* **STATED GOAL**: Update everything from the line containing "How far removed" down to the end of the records, changing "grass lawn" to "green lawn" and keeping all else the same. Leave the pictures out.
-- Begin RECORD LIST --
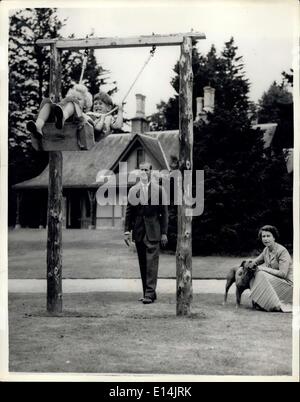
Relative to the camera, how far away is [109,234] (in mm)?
20125

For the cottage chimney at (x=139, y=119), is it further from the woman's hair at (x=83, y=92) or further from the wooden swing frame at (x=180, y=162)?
the woman's hair at (x=83, y=92)

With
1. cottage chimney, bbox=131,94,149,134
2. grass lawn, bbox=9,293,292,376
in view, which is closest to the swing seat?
grass lawn, bbox=9,293,292,376

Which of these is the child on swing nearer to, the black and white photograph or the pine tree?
the black and white photograph

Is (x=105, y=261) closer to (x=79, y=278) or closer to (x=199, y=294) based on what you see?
(x=79, y=278)

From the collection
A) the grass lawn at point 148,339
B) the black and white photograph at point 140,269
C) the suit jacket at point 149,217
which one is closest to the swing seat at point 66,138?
the black and white photograph at point 140,269

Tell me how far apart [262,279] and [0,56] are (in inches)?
172

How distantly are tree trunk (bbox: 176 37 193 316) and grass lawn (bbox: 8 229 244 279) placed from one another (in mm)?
3420

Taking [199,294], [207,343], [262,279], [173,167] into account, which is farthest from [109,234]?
[207,343]

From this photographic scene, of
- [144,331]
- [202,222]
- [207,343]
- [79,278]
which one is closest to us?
[207,343]

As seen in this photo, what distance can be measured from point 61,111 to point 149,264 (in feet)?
Result: 9.59

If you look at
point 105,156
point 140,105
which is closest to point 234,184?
point 140,105

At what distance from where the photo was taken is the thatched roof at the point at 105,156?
25828 millimetres

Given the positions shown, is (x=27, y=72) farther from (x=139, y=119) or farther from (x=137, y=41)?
(x=139, y=119)

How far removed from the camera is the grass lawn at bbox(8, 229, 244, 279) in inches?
458
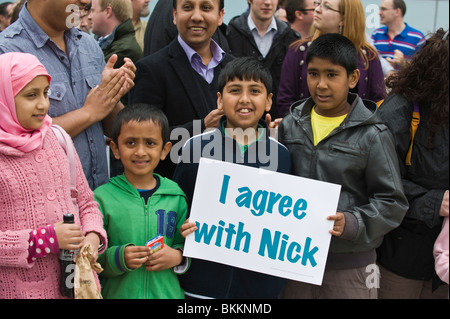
-- End RECORD LIST --
* **OUTPUT FOR THIS TASK**:
How far removed from the camera is the green lawn at bbox(8, 229, 244, 279) in inches?
458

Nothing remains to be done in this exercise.